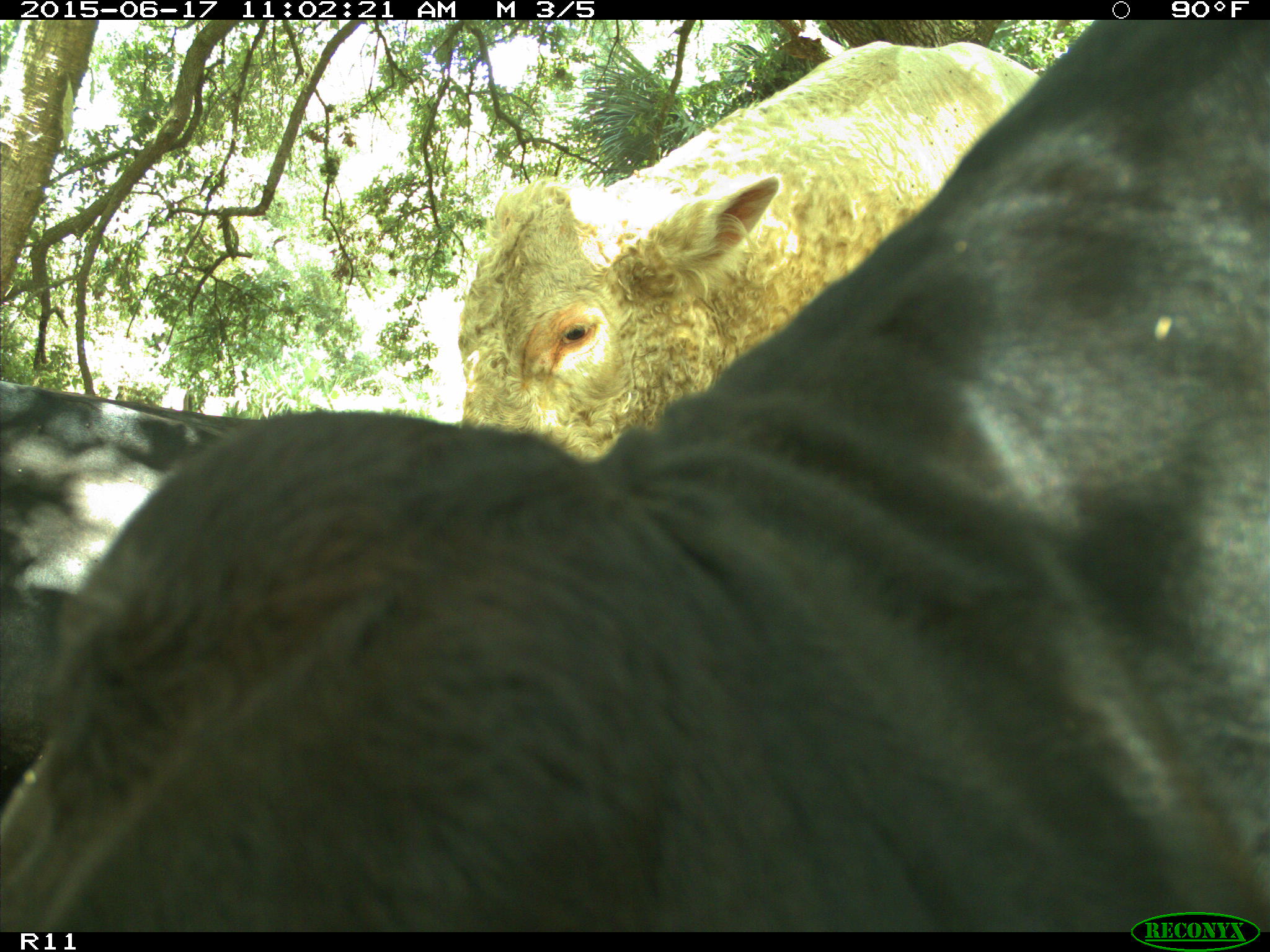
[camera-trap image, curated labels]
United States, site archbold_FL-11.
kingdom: Animalia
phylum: Chordata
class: Mammalia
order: Artiodactyla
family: Bovidae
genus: Bos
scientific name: Bos taurus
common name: domestic cow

——

Action item — Could you output all the entries above exactly as written, leaving out the pictures?

Solution for this exercise —
[camera-trap image, curated labels]
United States, site archbold_FL-11.
kingdom: Animalia
phylum: Chordata
class: Mammalia
order: Artiodactyla
family: Bovidae
genus: Bos
scientific name: Bos taurus
common name: domestic cow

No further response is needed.